Preço de alimentos dispara e população recorre a ração animal
A ruptura das cadeias de abastecimento fez os preços nos mercados locais explodirem. Segundo o Conselho Norueguês para Refugiados, US$ 5.000 (cerca de 3.680 libras esterlinas) alimentavam 1.500 pessoas durante uma semana há três meses; hoje, a quantia paga uma refeição de um dia. Em cozinhas comunitárias, voluntários preparam ambaz – resíduo de amendoim normalmente destinado a animais – por falta de farinha, sorgo ou milheto.
Moradores relatam que o dinheiro que anteriormente garantia comida para sete dias agora compra apenas uma refeição. Organizações humanitárias acusam ambas as partes do conflito de usar o “fome como arma de guerra” e mencionam relatos de estocagem de mantimentos para fins militares.
Sistema de saúde colapsa sob ataques e falta de insumos
Hospitais foram danificados por bombardeios e funcionam com capacidade mínima. No Al-Saudi Hospital, referência pediátrica, não há sachês de alimento terapêutico para crianças com desnutrição severa. O médico Ibrahim Abdullah Khater afirma que pacientes pediátricos internados convivem com complicações médicas sem acesso a tratamento adequado.

--- DADOS REGISTRADOS ---
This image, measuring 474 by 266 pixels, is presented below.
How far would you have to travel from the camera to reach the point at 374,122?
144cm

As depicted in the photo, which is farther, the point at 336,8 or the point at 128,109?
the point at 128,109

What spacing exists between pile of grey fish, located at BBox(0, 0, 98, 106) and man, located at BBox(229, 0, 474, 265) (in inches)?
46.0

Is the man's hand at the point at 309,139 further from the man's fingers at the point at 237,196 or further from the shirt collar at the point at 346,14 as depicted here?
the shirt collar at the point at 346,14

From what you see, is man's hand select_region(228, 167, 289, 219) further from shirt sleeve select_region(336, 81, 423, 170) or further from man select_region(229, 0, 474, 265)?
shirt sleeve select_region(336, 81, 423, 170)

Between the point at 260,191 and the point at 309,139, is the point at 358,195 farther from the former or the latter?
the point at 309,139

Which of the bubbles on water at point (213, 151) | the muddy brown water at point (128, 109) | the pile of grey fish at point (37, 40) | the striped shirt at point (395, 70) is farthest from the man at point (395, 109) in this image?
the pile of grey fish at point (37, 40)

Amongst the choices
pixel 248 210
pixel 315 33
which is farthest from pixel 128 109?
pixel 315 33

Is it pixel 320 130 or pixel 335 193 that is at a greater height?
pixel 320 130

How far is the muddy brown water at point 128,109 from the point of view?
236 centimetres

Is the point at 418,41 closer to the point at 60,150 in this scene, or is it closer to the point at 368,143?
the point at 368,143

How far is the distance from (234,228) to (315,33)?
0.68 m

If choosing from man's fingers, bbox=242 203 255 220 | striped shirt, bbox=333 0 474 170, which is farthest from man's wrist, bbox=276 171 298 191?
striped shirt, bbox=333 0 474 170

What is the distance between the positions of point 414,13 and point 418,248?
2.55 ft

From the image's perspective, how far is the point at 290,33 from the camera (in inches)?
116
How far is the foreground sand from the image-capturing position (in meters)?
---
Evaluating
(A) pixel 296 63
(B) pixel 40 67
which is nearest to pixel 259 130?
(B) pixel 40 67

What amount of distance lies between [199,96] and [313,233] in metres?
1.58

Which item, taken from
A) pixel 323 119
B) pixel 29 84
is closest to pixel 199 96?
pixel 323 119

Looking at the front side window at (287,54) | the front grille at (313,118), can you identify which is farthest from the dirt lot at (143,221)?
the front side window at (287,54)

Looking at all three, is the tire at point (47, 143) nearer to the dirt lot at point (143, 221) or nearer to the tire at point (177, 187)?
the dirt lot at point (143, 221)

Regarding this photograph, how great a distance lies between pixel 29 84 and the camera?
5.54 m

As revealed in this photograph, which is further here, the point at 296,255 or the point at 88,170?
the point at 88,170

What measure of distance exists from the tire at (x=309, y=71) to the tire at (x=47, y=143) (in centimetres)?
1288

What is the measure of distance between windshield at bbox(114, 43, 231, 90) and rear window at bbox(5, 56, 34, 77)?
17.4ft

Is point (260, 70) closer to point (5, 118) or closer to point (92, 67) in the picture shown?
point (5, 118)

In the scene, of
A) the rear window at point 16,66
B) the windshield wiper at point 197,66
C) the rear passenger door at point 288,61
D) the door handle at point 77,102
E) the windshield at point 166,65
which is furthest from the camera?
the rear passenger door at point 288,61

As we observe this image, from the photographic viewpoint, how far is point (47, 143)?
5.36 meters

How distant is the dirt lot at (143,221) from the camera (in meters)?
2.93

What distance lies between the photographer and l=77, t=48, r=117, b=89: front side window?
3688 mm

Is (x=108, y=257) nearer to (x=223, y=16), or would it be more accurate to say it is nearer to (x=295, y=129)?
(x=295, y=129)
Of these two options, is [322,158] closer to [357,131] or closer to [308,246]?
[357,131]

--- DETALHES DA TAREFA ---
Dê continuidade ao texto sobre a escassez de alimentos e o colapso do sistema de saúde, começando logo após a última frase apresentada.

--- PROBLEMA RESOLVIDO ---
Relatórios regionais citam mais de 60 mortes por subnutrição apenas na última semana, número difícil de confirmar pela ausência de registros sistemáticos. Organizações não governamentais alertam que os óbitos tendem a ocorrer primeiro entre crianças, doentes crônicos e idosos.
Cólera se espalha em campos de deslocados
A crise alimentar coincide com um surto de cólera alimentado pela destruição de infraestrutura hídrica e pela estação chuvosa. Em acampamentos improvisados nos arredores de El-Fasher, a média de água disponível é de três litros por pessoa por dia, abaixo do mínimo recomendado. Falta cloro, sabão e instalações de saneamento.

Imagem: bbc.com
Milhares deixaram o campo de deslocados de Zamzam após a tomada da área pela RSF em abril. Na rota de 60 km até Tawila, a oeste, civis relatam extorsões, ataques e bloqueios nas estradas. Apesar disso, Tawila oferece acesso limitado a organizações como Médicos Sem Fronteiras (MSF) e Aliança para Ação Médica Internacional (ALIMA), que enfrentam escassez de medicamentos e material de higiene.
Gestantes, crianças e idosos chegam à localidade desidratados e debilitados. Casos de cólera são tratados em tendas, porém suprimentos de sais de reidratação e antibióticos não cobrem a demanda.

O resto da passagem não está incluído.